To understand the development of kingship and the belief in the divinity of the pharaoh we need to look at the development of the civilisation in the Nile Valley and compare it to the progress made elsewhere in the world.
Religion and religious ceremony was necessary to hold together the primitive civilisations and cultures that were beginning to form some 7,000 years ago or more. The great fear of the time was death and the blackness that this brought. The promise of life after death for those that believed and followed the true teachings was a big incentive to conform.
The country may have been unified under one ruler with one set of laws and a single legal and taxation system but the people would only be unified by a single religion. The various festivals, ceremonies and communal acts of worship were what really brought the people together as a nation.

Above: Celebrating the "Beautiful Feast of the Valley" at Thebes
We should not compare Ancient Egypt with current concepts of culture, law, morality or ethics. Holding a rich civilisation together with its growing population and rising economic prospects and holding off external forces that would love to conquer it was not any easy task. If we keep these factors in mind we will see why civilisations generally and Egypt in particular developed in the way they did.
Development of the State
It is surmised that the development of the state of Egypt closely follows that of other states in the area that developed at about the same time.
Originally the nomadic tribes were hunter-gatherers while the climate was suitable for the growth of wooded grassland. As it dried out tribes tended to migrate to oases and flowing rivers. Those tribes that could adapt survived and gradually changed to a farming way of life for most of their food. These tribes gradually grew in size and would have traded excess produce with neighbours.This would have resulted in some intermarrying and merging into larger units 2.

- _Material provided_:

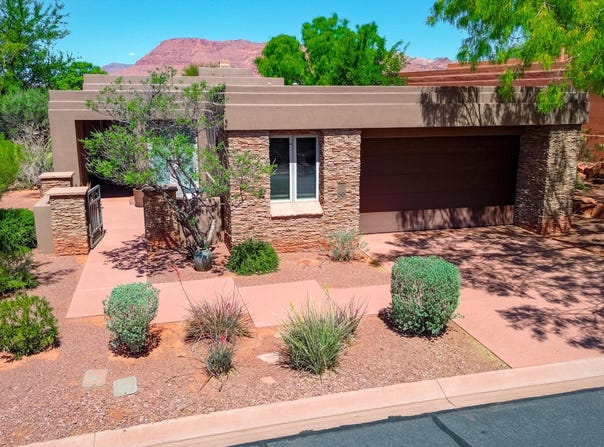 2255 Tuweap DR, St George, UT 84770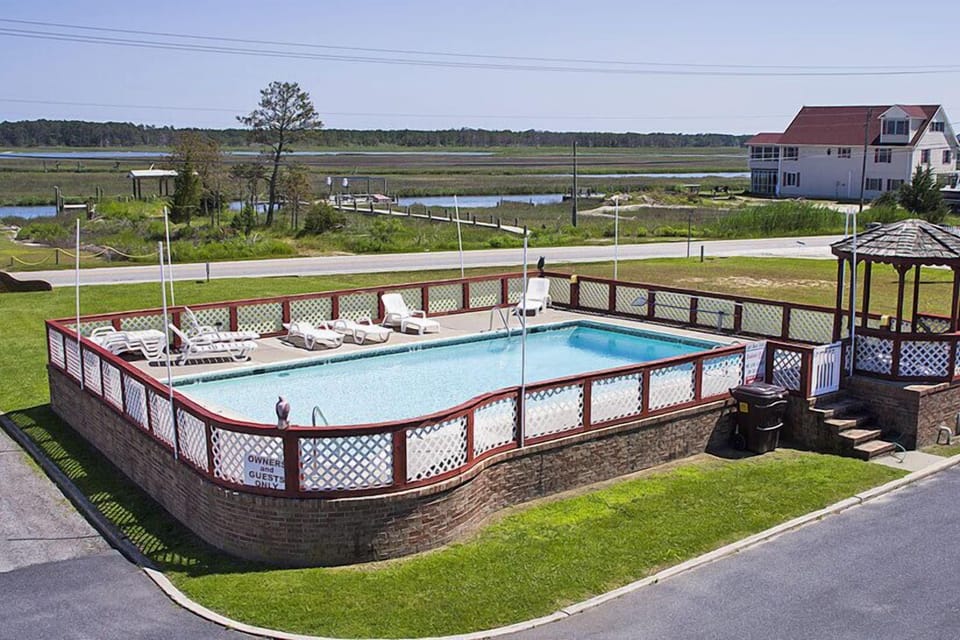 Seasonal Pool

- _List of tasks_:
**1.** In the passage on Egyptian kingship, what was the great fear of the time?
**2.** Carry on the passage on Egyptian kingship from the point where it stops.
The lines aren't needed for the tasks.

- _Set of answers_:
**1.** Death and the blackness it brought.

**2.**
When a tribe found itself short of food or women a raid would be organised against other local tribes and eventually one tribe grew stronger, dominated the area and assimilated its neighbours.
As the tribe grew in influence the tribal leader became what we would call a warlord who eventually took on the mantle of king 1.
Development of the Leader
With the growing influence of the tribe so the influence of the leader grew. The leader would mostly be male and aggressive because the means of choosing a leader was usually by fighting between challengers. The leader would then gather a powerful group around him, consisting of other aggressive males, to reinforce his leadership. The leader would remain in power so long as he could command the loyalty of his men, which he did by giving them special privileges such as the best food and the choice of the women2.
The most able leaders would have realised that the strong-arm tactics that kept the populace in order did not bring as much prosperity and power as a growing economy. It was also wasteful because it took men away from work in order to enforce his leadership. The fewer men that this took the more produce and goods there would be available for trade.
The more intelligent leaders would therefore have selected some of the more able and thinking types to act as his advisors.
Brains gradually replaced brawn and the heavies would have been put in charge of the army and border guards while the king gathered about him a corpus of advisors who organised the different aspects of state affairs under his guidance. As the task grew larger and more complex these advisers would have gathered their own staff to help them.
Development of Religion
In parallel with the growth of the tribe and warlord/king, primitive forms of religion were developing, initially worshiping in some form the sun, the moon, particular star formations and even dangerous animals. This was an important step in the development of the state.
All civilisations developed their own creation myth naming all the gods necessary to do the work. They still thought of the gods in terms of human endeavour so the sun god for example had to have helpers. They were responsible for the weather, crop fertility, the river and all types of different human and natural activities.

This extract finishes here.